# Lake Erie Smallie In Dunkirk, NY



## UFM82 (Apr 6, 2004)

Went to hit the smallies over the weekend with 16 guys from around the country- had guys from Texas, Alabama, Georgia, Pennsy, NY, Virginia, Toronto and a few other places. We met up and stayed at a little place in Dunkirk, NY- about 60 miles SW of Buffalo. Fished Lake Erie on May 13-16. The fishing was incredible. Over the 3 days of fishing, the bunch boated nearly 1500 fish. ( No, that's not a typo- 1500 fish.) One boat with 3 guys had over 200 on Thursday. I took a buddy of mine from here with me and we fished Friday and Saturday- over 60 fish for us on Friday. I caught a 5.1 and Bernie caught a 5.3 fish. I caught 4 in the 4 pound plus range and more 3-3 1/2 lbers than you care to see. It was awesome. We did not catch a fish under 2 lbs all day on Friday. Tubes were my #1 bait but Lucky Crafts, Bandits, Rapalas, hair jigs and C-rigged plastics all scored. 

I also picked up my new boat on Friday. ( See the River page for a picture.) It did very well on the big lake. Comfortable and easy to fish out of. 

Erie is a great fishery- clean water and tons of fish. It will be an annual trip from now on. Can't pass up fishing like that.

UFM82


----------



## twistertail (Apr 10, 2004)

WOW! That is amazing. Great job. got any pics?


----------



## UFM82 (Apr 6, 2004)

but they are all too big to put here- I can't size them to fit. Anybody offer some help?

UFM82


----------



## twistertail (Apr 10, 2004)

Cant help witht he pics, dont have a clue about that stuff, cant wait to see the pics though.


----------



## redhawk fisherman (Apr 13, 2004)

Erie is the best as long as the weather cooperates! Those 80-100 fish days bring back memories.  

Danny


----------



## UFM82 (Apr 6, 2004)

This pattern will hold for about another month or so- until the water warms into the upper 60's. All you northwestern Ohio guys should jump on this. Presque Isle, Pennsylvania over to Dunkirk, NY- find 15-20 foot of water off the shore and hit with whatever you want. There are MILLIONS of fish there, I swear. It was amazing.

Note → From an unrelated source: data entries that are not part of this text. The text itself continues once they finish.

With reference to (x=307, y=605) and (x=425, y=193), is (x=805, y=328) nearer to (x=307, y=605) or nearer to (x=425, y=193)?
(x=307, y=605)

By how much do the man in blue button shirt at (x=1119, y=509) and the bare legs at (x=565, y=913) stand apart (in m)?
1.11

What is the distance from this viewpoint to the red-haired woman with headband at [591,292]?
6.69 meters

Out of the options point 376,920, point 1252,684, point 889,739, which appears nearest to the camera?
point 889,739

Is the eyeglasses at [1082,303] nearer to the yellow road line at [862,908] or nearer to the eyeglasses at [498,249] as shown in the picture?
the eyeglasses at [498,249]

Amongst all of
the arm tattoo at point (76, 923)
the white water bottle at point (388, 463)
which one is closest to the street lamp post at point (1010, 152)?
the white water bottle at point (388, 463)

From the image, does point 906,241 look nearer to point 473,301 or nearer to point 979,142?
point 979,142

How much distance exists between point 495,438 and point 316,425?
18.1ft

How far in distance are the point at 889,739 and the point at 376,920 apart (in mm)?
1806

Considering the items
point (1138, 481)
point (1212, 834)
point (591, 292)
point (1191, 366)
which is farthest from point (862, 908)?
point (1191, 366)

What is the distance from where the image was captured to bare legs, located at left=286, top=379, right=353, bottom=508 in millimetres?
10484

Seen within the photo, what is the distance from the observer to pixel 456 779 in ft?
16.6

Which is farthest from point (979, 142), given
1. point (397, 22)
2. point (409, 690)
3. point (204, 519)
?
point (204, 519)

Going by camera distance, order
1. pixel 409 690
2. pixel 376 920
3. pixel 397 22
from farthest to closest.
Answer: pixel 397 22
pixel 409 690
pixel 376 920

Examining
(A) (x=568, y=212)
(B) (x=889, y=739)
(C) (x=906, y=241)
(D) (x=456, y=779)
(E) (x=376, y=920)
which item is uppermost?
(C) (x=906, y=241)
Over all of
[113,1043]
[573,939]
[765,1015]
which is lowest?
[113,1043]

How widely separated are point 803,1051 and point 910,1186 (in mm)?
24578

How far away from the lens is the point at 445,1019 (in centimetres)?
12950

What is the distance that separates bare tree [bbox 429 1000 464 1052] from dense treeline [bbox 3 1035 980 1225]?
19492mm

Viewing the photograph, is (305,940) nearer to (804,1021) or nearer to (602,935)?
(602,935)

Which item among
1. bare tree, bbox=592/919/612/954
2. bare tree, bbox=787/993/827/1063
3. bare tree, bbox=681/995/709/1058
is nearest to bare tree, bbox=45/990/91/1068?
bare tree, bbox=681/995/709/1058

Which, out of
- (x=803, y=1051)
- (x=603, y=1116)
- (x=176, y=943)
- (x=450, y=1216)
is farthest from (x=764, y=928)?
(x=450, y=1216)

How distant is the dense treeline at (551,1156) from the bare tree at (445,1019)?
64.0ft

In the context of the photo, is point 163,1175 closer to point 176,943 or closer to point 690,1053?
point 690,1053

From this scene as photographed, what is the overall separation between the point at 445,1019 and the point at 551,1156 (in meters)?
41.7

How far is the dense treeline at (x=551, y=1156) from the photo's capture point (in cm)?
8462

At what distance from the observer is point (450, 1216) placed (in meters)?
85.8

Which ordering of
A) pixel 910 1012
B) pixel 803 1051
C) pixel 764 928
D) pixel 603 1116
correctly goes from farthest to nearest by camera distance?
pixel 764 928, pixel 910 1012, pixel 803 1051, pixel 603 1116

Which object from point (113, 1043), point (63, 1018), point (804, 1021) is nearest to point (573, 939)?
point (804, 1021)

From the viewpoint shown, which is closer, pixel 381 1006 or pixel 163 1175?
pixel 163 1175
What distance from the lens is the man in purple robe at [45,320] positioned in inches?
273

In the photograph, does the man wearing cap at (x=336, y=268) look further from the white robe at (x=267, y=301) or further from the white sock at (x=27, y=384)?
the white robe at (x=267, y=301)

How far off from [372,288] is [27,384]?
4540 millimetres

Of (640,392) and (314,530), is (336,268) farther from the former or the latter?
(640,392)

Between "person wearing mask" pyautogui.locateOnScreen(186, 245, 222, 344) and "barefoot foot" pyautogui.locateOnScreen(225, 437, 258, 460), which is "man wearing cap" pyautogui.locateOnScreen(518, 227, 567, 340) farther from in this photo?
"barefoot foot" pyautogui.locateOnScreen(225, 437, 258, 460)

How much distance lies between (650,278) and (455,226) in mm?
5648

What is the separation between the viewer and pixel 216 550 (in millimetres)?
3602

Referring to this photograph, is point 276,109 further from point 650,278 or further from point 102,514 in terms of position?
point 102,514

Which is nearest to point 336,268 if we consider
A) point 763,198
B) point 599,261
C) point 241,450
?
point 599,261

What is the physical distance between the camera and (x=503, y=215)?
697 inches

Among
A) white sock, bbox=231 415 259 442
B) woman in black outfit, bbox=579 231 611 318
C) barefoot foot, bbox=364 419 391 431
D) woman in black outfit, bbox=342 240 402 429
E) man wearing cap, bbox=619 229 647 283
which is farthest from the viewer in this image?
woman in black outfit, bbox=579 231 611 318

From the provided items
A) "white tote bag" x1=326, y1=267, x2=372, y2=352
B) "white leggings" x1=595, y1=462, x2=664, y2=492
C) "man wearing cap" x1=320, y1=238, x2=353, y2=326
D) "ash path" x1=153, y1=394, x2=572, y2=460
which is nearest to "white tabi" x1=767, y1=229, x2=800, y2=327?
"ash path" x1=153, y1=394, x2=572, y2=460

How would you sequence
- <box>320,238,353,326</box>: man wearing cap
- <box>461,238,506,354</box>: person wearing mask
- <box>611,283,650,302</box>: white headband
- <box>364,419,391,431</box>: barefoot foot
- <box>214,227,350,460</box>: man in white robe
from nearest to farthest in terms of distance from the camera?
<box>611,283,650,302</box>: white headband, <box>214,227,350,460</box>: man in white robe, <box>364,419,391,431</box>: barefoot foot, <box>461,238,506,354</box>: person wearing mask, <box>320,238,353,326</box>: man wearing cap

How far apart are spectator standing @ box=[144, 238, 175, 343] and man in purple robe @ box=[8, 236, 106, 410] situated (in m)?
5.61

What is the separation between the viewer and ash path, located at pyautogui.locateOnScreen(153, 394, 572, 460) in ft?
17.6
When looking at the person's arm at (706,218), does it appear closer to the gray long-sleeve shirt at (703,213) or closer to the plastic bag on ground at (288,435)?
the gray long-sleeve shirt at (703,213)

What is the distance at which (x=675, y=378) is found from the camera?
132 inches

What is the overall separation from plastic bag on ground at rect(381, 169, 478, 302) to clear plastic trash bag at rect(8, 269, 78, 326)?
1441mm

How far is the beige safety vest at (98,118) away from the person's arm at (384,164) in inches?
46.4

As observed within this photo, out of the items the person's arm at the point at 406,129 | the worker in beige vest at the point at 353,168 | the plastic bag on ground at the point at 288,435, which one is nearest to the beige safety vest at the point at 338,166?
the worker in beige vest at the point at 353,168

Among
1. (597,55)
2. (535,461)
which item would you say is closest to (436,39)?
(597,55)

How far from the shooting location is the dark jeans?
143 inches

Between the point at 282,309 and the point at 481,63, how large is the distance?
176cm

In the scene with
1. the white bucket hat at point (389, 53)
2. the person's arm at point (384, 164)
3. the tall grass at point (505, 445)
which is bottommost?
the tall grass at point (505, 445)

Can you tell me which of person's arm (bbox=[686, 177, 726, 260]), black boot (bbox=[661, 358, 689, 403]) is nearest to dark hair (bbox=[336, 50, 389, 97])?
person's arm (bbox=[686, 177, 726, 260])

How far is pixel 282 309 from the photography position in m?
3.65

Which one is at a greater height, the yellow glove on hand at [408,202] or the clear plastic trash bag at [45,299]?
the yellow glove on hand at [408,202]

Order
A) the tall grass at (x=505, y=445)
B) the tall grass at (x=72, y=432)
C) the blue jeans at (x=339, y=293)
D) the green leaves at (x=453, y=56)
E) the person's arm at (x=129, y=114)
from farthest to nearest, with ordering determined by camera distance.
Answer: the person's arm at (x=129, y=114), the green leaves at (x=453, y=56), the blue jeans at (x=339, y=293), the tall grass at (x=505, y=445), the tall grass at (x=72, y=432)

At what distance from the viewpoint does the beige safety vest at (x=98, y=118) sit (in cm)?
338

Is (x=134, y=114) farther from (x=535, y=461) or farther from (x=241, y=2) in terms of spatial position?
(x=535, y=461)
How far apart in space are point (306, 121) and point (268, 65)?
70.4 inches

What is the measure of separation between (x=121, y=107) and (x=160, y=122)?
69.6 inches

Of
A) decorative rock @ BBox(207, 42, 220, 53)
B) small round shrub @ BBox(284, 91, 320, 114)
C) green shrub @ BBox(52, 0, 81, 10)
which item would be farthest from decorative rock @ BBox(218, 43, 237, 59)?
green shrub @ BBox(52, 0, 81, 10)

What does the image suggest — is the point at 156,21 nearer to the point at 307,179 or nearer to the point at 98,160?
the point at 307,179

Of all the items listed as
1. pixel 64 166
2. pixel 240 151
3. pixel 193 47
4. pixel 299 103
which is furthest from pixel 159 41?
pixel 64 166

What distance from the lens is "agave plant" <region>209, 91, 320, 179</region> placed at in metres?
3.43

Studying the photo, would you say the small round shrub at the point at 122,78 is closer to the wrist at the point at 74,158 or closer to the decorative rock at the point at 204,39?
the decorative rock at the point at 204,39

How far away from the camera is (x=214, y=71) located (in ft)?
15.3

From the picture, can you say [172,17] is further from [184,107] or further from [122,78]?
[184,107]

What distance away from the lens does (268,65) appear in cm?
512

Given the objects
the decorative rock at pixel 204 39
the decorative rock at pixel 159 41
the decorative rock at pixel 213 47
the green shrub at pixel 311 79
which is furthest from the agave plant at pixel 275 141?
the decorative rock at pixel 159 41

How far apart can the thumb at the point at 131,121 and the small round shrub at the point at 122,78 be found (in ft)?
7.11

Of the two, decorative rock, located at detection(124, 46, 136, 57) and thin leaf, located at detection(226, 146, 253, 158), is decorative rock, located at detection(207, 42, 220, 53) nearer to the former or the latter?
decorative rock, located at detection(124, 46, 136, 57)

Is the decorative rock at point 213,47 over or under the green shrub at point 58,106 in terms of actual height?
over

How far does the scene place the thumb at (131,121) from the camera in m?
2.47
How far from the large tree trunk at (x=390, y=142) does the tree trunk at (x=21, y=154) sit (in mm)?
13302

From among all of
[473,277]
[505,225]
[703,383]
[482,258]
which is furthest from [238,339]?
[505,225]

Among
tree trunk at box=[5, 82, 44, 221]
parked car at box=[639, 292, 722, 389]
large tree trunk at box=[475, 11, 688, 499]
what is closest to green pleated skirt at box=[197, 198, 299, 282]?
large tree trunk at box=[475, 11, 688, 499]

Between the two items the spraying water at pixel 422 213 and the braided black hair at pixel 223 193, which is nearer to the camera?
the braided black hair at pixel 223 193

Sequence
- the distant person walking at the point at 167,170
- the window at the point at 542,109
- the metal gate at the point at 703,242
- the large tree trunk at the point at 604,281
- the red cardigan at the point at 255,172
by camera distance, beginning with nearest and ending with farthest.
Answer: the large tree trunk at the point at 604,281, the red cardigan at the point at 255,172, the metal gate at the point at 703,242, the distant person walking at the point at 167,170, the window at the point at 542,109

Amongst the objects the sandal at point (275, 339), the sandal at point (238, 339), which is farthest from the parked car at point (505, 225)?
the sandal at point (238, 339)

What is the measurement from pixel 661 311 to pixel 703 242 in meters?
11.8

I wish I wasn't 6 hours away. 

UFM82


----------



## moe1078 (Apr 8, 2004)

I am heading to Presqe Isle this weekend. Looking forward to catching alot of smallies. I cant even imagine catching a 3 lber let alone 4 and 5 lbs.


----------



## mrfishohio (Apr 5, 2004)

picture help


----------



## catking (Apr 5, 2004)

See UFM, all it took for you to catch fish was to change species in which you hunted  Heck, them bass are like fish in a barrel,ask Triton Bill and Lundy  ya can throw in Dale and Shake also. Must be a reason for fishin for bass................... Hey, that smallie action is first class fishin !!! CATKING


----------